--- START Text section ---

The Rebels Decline to Surrender

14th July to 18th July

Plumer’s Victory at Taba–si–ka–Mamba – How the M’limo Oracle is worked – Reorganisation of the Buluwayo Field Force – The Price of Beer – I am nicknamed “Impeesa” – The Proclamation of Clemency – The Local Settler’s View of it – The Rebel’s View of it – The Enemy hopeful – The General’s Plan of Campaign – Reconnaissance of the Central Matopos – Preparing for Operations in the Hills – Reconnaissance of Babyan’s Stronghold.

Meanwhile, during the first week in July, the three columns, which had been out clearing the country to the northward of Buluwayo, returned, having had a great amount of hard work with only a modicum of fighting. The rebels of that region had been effectually broken and dispersed in all direction – except at one spot, near Inyati, some fifty miles north–east from the town.

Colonel Plumer accordingly took a column out there, – nearly 800 strong, – and, after a clever and most successful night–march, surprised the enemy, at dawn, on 5th July, in a desperate–looking koppie stronghold called Taba–si–ka–Mamba. There was some tough fighting, and the newly arrived corps of “Cape Boys” (natives and half–castes from Cape Colony), much to everybody’s surprise, showed themselves particularly plucky in storming the koppies; but, as in the case of most natives, their élan is greatly a matter of what sort of leaders they have, and in this case there was every reason for them to go well. Major Robertson, their commandant, an old Royal Dragoon, is a wonderfully cool, keen, and fearless leader under fire.

In the end the place and its many caves was taken. Our loss amounted to 10 killed, 12 wounded. The enemy lost 150 killed, and we got some 600 prisoners, men, women, and children, 800 head of cattle, and a very large amount of goods which had been looted from stores and collected at this place as the property of the M’limo. It was a final smash to the enemy in the north, though M’qwati, the local priest of the M’limo, and M’tini, his induna, both escaped.

The M’limo’s cave was found, a most curious place, which I visited later on: a sort of anteroom in which suppliants had to wait while the priest went away to invoke the M’limo’s attention; then a narrow cleft by which they would walk deep into the rock, and which narrowed till it looked like a split just before the end of the cave. And through this crevice they made their requests and got their answer from the M’limo. In reality, another cave entered the hill from the opposite side and led up to this same crevice, and it was by this back entrance that the priest re–entered, and, sitting in the dark corner just behind the crevice, he was able to personate an invisible deity with full effect.

Of such caves there are three or four about the country, where the rebels just now get their orders as to their course of action.

Office work still very heavy – especially as we have broken up the original Buluwayo Volunteer Field Force as an unworkable and rather overpaid organisation (the troopers getting 10s. a day and their rations!), and are now busy organising it anew as a regularly enlisted armed police force at 5s. a day, under military law and discipline. Nicholson, 7th Hussars, is working this task, and is a first–rate man for it.

The office work, although exacting, is most interesting all the same; the only drawback is that there are not more than twenty–four hours in a day in which to get it done. I certainly do look forward, though, to the hour of luncheon; yes, it sounds greedy – but it is for the glimpse of sunlight that I look forward, not the lunch. That is scarcely pleasant either to look forward to or to look back on – consisting as it generally does of hashed leather which has probably got rinderpest, no vegetables, and liquid nourishment at prohibitive prices, —e. g. local beer at 2s. a glass. I live on bread, jam, and coffee, and that costs 5s. a meal; and prices are rising! Eggs are 32s. a dozen, and not guaranteed fresh at that!

--- END Text section ---

■ Short exercise:
List every price in shillings that the passage on the Buluwayo campaign gives, together with what each one pays for.

--- START Recorded information ---

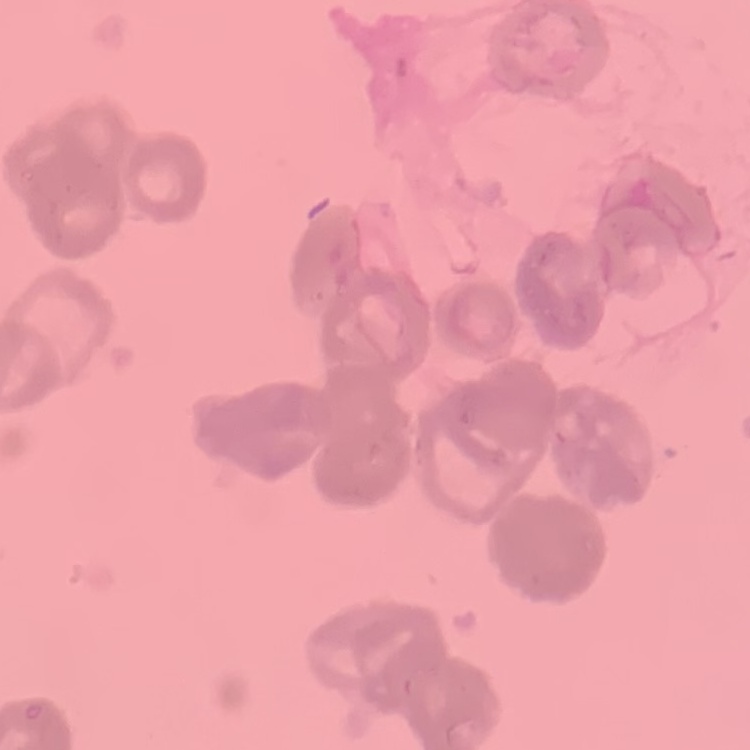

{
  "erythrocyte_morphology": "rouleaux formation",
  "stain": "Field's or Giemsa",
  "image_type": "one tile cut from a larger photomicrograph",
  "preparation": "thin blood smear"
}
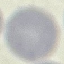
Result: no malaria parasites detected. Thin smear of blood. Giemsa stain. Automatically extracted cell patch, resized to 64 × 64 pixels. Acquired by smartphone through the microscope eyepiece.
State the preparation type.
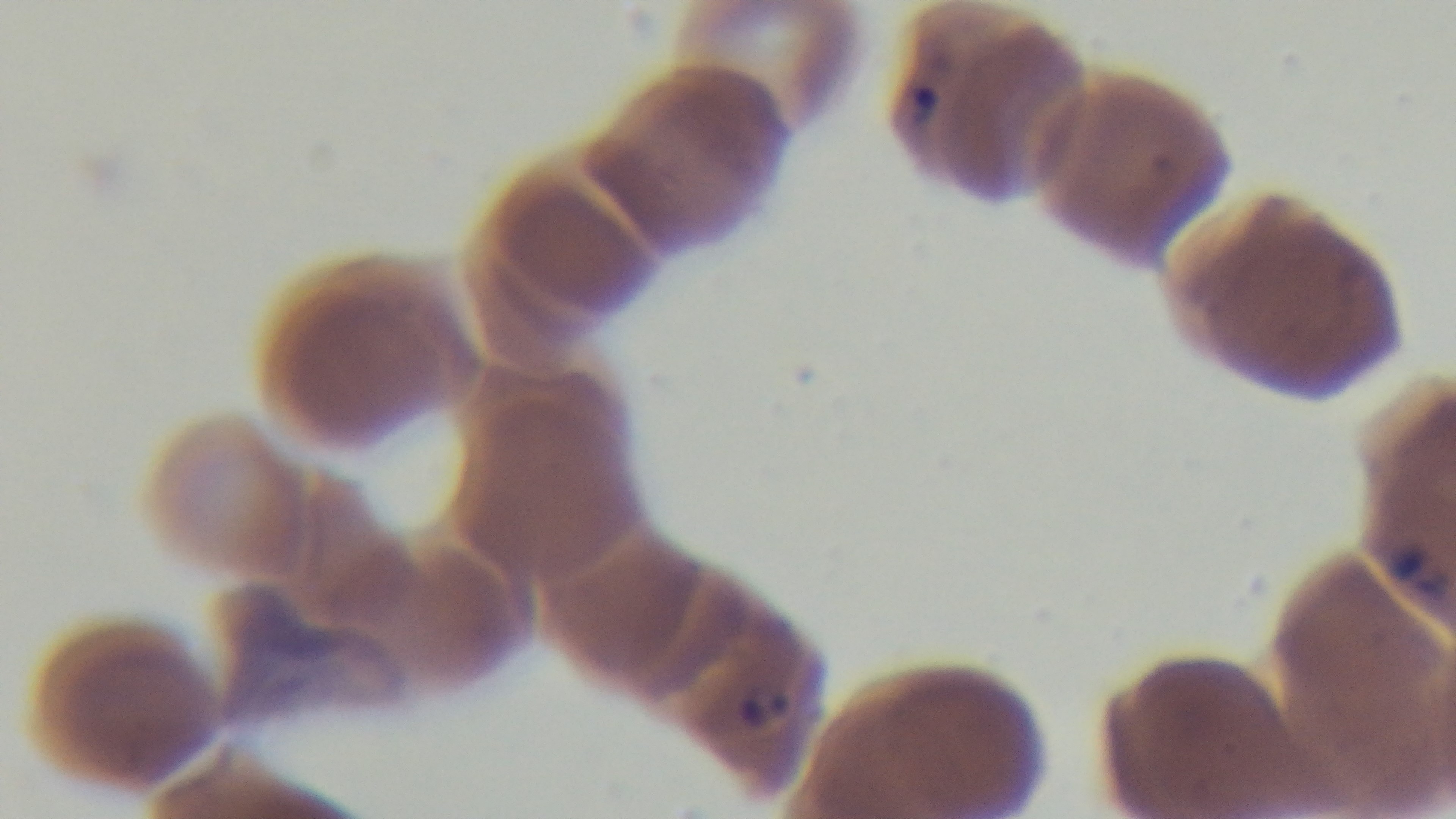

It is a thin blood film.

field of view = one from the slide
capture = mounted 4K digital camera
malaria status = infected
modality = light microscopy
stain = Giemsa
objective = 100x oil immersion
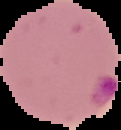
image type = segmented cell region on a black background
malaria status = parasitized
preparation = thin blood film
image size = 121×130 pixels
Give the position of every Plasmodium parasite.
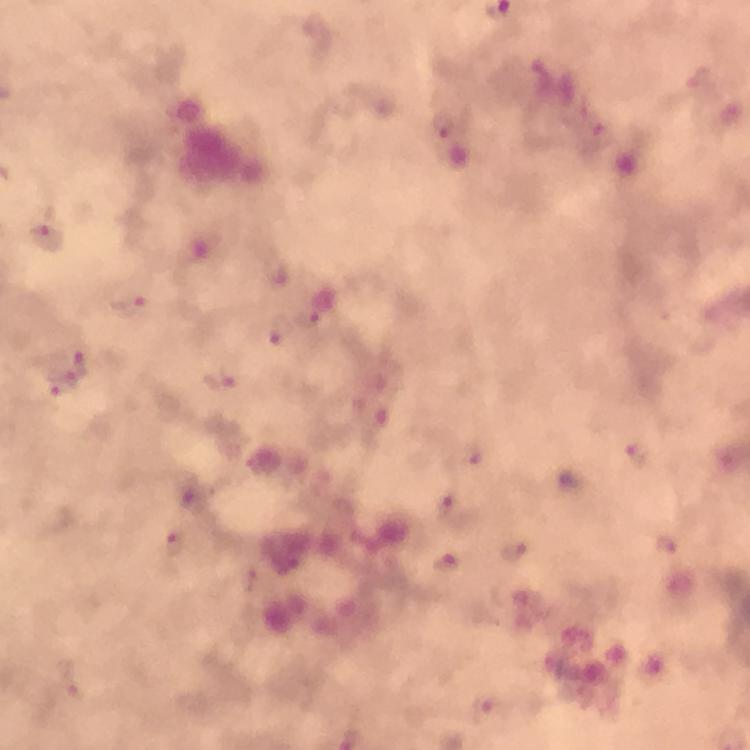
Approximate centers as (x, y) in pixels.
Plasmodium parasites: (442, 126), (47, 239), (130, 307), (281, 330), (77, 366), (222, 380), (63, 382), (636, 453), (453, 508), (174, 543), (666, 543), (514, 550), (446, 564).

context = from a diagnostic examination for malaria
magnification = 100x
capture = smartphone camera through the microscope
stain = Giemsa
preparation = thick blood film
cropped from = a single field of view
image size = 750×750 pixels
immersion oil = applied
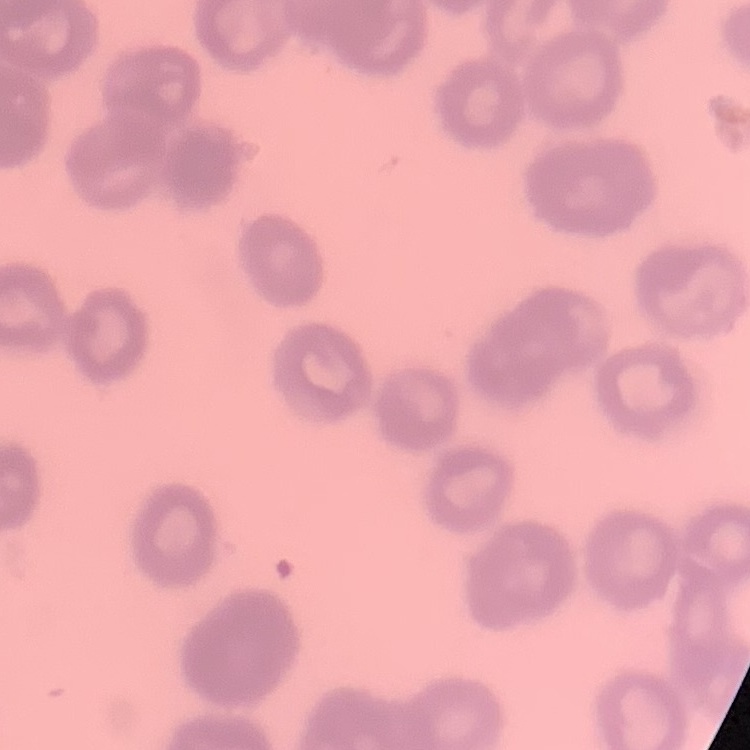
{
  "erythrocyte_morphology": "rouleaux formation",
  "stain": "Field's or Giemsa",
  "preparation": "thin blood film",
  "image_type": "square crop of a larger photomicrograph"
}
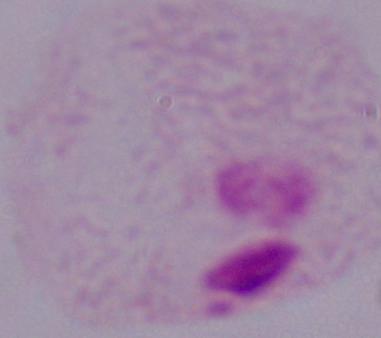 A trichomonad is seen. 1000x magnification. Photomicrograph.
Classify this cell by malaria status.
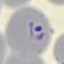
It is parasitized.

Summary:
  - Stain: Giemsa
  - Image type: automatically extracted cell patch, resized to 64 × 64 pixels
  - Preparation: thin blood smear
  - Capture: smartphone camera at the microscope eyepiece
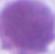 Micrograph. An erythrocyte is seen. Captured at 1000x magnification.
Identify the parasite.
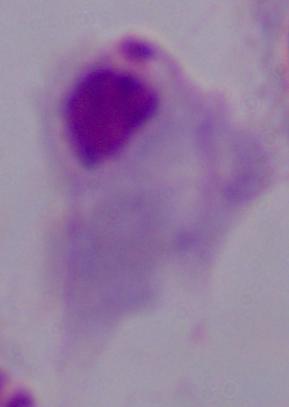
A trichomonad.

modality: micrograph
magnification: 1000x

--- END Recorded information ---

■ Finished task:
- 10s. a day, plus rations: pay for troopers of the original Buluwayo Volunteer Field Force
- 5s. a day: pay in the new armed police force
- 2s. a glass: local beer
- 5s. a meal: bread, jam, and coffee
- 32s. a dozen: eggs